It opens every day, except for Sundays.
From there, head southwest on Waterlooplein toward Amstel, cross the bridge and continue onto Amstelstraat. You will face Rembrandtplein only a few hundreds of metres ahead.
Rembrandtplein (“Rembrandt Square”) is one of the busiest and liveliest squares in the city. It was named after the famous Dutch painter, Rembrandt van Rijn, who owned a house nearby before going bankrupt and moving to Jordaan, as we see in the first part of this article.
This square was originally known as Botermarkt (literally “butter market“) as that was the use it had to local farmers in the Middle Ages. As the urban population grew in the early 20th century, the market became a common meeting place for artists, labourers, and young people. It was not given its current name until 1896, though, when a Rembrandt cast-iron statue was brought to the centre of the square.
The bronze cast sculptures in front of the Rembrandt statue were installed in the square in 2006 to commemorate Rembrandt’s 400th birthday. They are a three-dimensional representation of his most famous painting “Nachtwacht” (“The Night Watch“).
This square is also famous for the nightlife happening in its many clubs, cafés, terraces, bars, and hotels.
From there, take Reguliersbreestraat. At the end of the street, you will find the next stop, the Munttoren, right in front of you.

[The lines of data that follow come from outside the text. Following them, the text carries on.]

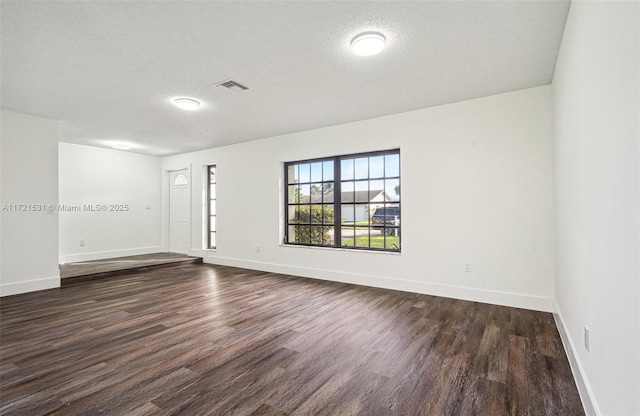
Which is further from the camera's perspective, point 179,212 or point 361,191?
point 179,212

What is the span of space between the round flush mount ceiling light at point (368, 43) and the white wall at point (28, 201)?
4.79 m

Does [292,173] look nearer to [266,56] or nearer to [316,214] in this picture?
[316,214]

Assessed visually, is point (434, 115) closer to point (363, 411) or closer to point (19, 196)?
point (363, 411)

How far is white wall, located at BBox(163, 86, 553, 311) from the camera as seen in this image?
3451mm

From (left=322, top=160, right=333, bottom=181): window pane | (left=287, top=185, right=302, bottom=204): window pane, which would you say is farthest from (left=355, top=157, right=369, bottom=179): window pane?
(left=287, top=185, right=302, bottom=204): window pane

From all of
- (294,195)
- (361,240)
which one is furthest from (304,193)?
(361,240)

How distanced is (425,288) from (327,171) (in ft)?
7.99

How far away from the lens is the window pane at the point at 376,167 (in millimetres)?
4652

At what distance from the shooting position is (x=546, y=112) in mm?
3400

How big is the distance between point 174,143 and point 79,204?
2.39m

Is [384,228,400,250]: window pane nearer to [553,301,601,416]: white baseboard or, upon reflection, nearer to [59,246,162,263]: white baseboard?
[553,301,601,416]: white baseboard

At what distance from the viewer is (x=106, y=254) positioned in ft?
22.0

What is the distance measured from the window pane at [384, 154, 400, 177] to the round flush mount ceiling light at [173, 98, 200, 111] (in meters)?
2.75

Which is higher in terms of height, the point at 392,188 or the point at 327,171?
the point at 327,171
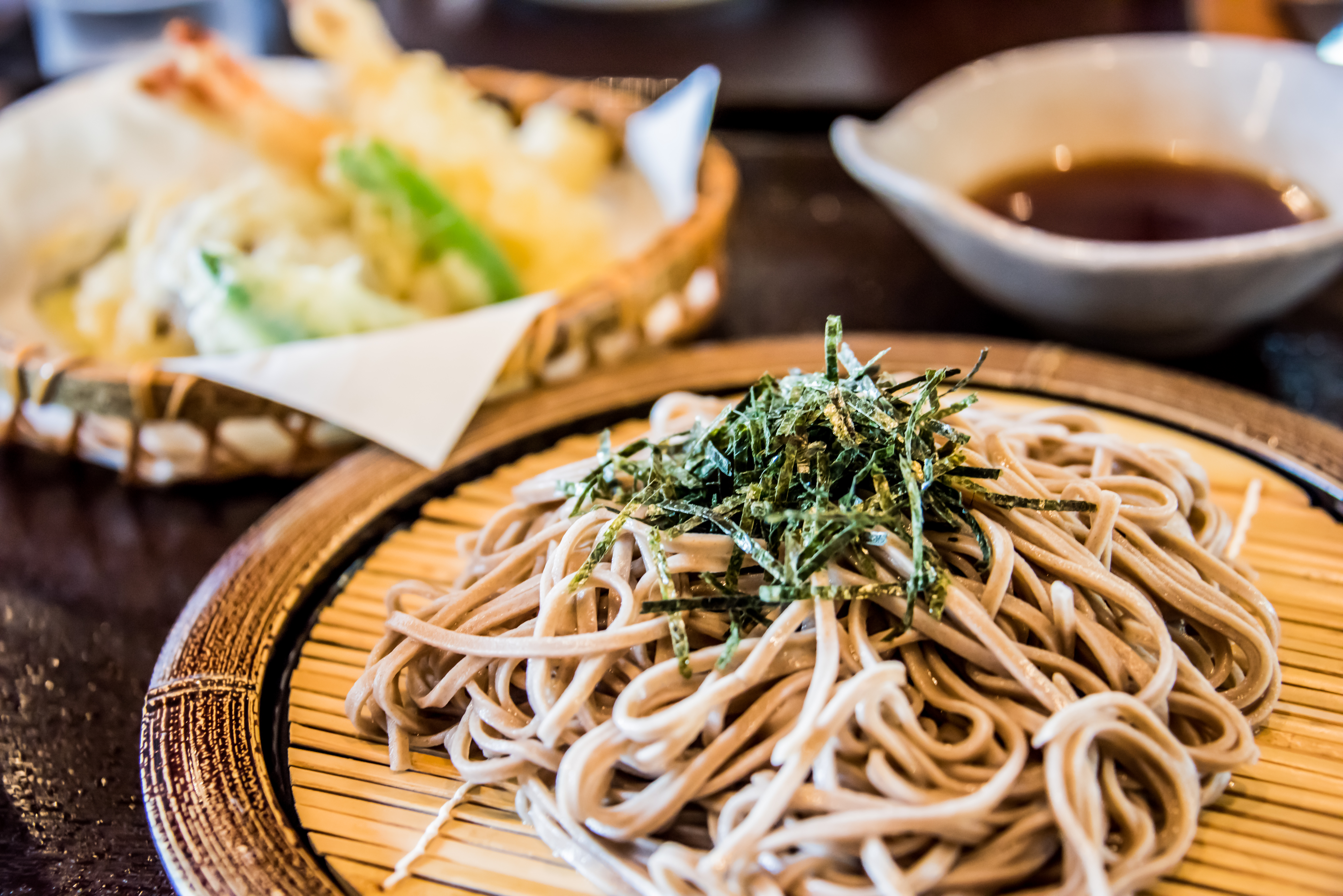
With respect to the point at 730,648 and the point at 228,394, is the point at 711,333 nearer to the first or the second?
the point at 228,394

The Munttoren (“Mint Tower”), or Munt, is a 40-meter/130-feet-tall tower that stands on the conjunction of the Amstel river and the Singel canal, near the flower market that we visited on the first day.
It was built between 1480 and 1487 as part of Regulierspoort, one of the main gates in Amsterdam’s medieval city wall. It had two towers separated by a gate and guardhouse. After the city’s expansion, though, this city defence was no longer needed and lost its function.
The name of the tower comes from the fact that in the 17th century, the guardhouse on the side of it was used to mint coins.
Only the guardhouse and a portion of the western tower remained after the gate was destroyed by fire in 1618. Around 1620, the Munttoren was reconstructed in the Amsterdam Renaissance style. The foundation was an octagonal structure, with an elegant open spire at the top. The top-of-the-building clock had four faces and a Hemony carillon of bells. There are 38 bells in the carillon, which chime every 15 minutes.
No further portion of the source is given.